Educational Objective:
Differentiate between symptoms of anxiety and potential indicators of a pulmonary embolism.
Key Point:
A patient with a history of psychiatric disorders, such as panic attacks, may have symptoms that overlap with serious medical conditions, such as a pulmonary embolism (PE).
Clinicians must be careful not to attribute the symptoms solely to the psychiatric disorder and should further evaluate patients, especially when risk factors or abnormal findings are present.
Explanation:
This case presentation and electrocardiographic results are concerning for pulmonary embolism (PE), which mimics the symptoms of anxiety. Chest pain, shortness of breath, and feelings of impending doom are all shared symptoms between PE and anxiety. It is important to remember that individuals with a primary anxiety disorder may have concomitant medical conditions.
Every clinician knows that a thorough history and physical examination are important in all patients, but in those with pre-existing disorders, especially psychiatric disorders, it is easy to miss a new onset medical condition that mimics the underlying psychiatric illness.
In general, the presence of abnormal vital signs in the evaluation of anxiety should prompt the consideration of a medical condition. Obviously, the history of a plane flight (prolonged immobility), calf pain, oral contraceptive use, and smoking put this patient at risk for PE. The electrocardiography results depicted show an S1Q3T3, which is not normal and therefore further strengthens the suspicion that SOME TYPE of underlying medical problem is present.
The ECG pattern of an S1Q3T3 nearly doubles the patient’s already significant pre-test probability (flight, smoking, calf pain, oral contraceptives, shortness of breath) for PE; obtaining a D–dimer to evaluate for PE is therefore appropriate in this case. Urinary toxicology to screen for drugs of abuse is not indicated.

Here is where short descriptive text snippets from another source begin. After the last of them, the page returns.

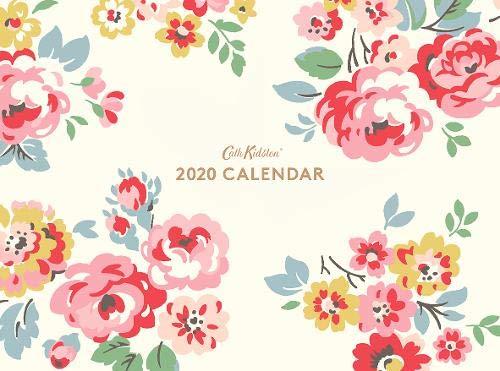 Rose Cath Kidston - Cath Kidston Wells Rose 2020 Wall Calendar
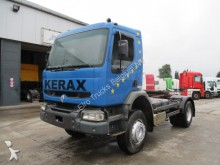 Renault Kerax 400 (SUSPENSION LAMES) tractor unit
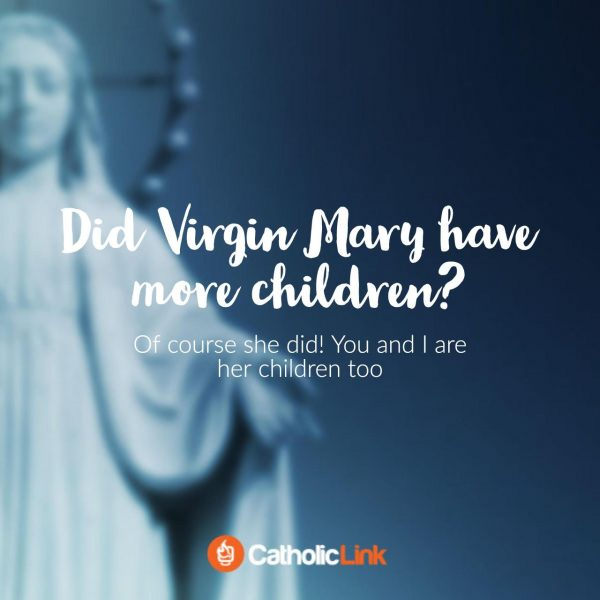 Did Virgin Mary Have More Children?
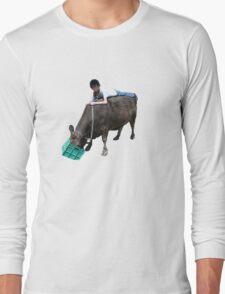 Hi Ho Silver. Long Sleeve T-Shirt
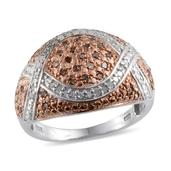 Champagne Diamond, Diamond Platinum Over Sterling Silver Ring (Size 10.0) TDiaWt 0.50 cts, TGW 0.50 cts.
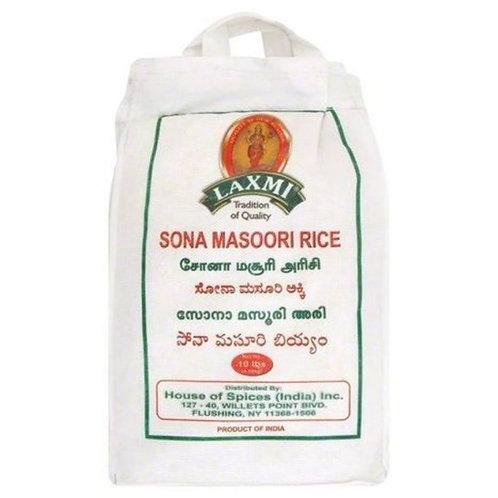 Rice Sonamasuri - Lakshmi -20lb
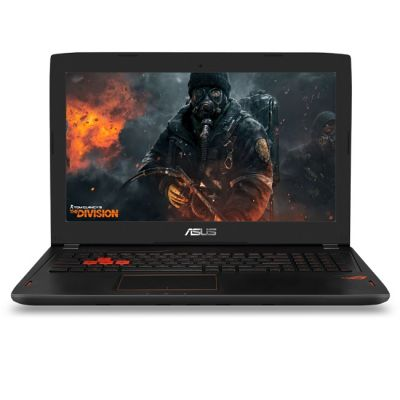 Ноутбук ASUS ROG GL502VS 90NB0DD1-M01100
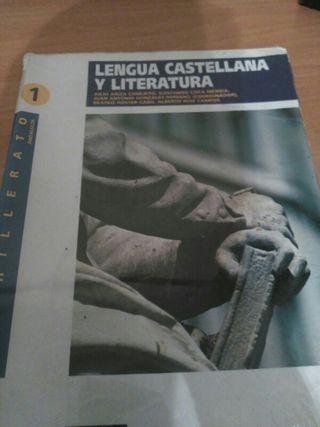 Libro primero bachiller lengua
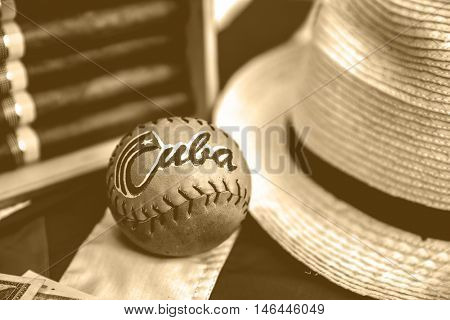 Table with cuban items, retro style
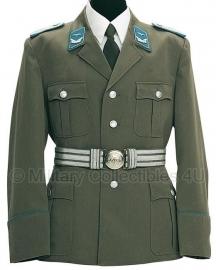 WO2 Duits model uniform MET insignes -  GRP  - blauwe bies - gabardine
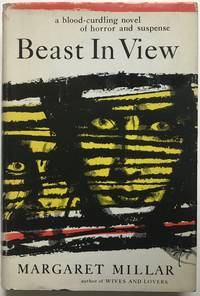 collectible copy of Beast in View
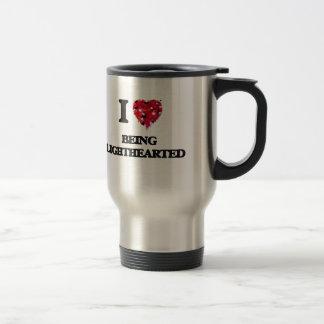 I Love Being Lighthearted Stainless Steel Travel Mug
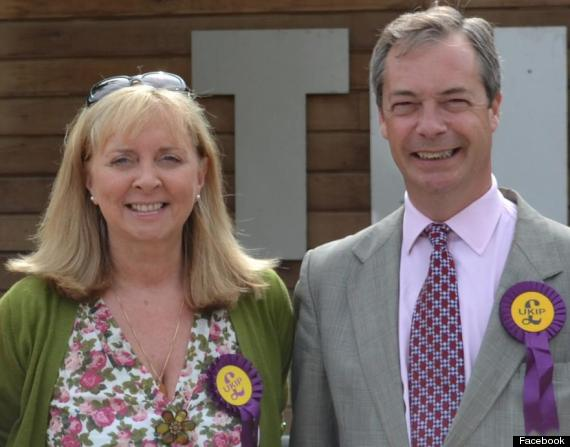 Anna-Marie Crampton pictured with Ukip leader Nigel Farage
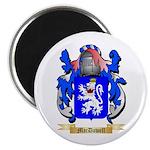 MacDowell Magnet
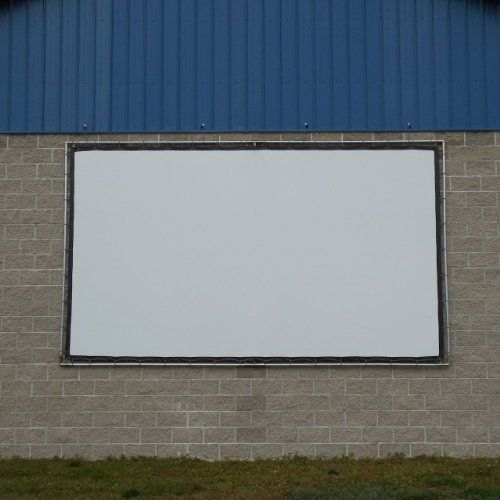 Projection Screens Carl S Wall Hanging Diy Projector Screen Kit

Lorazepam may ameliorate the physical manifestations of this current episode, but the potential PE diagnosis will be missed without further investigation. A period of observation similarly is not needed, given the history, presentation, and ECG findings.
Pearl:
The S1Q3T3 ECG pattern is a sign of pulmonary hypertension and by itself is not sufficiently sensitive and specific to diagnose PE. However, the S1Q3T3 ECG pattern, as well as symmetric T-wave inversion or incomplete/complete bundle branch blocks all double the risk of PE in the context of a PE Gestalt (with symmetric T-wave inversion being a stronger sign than the S1Q3T3 ECG pattern).
References:
Walls R, Hockberger R, Gausche-Hill M, et al. Rosen's Emergency Medicine: Concepts and Clinical Practice. 10th ed. Elsevier; 2023.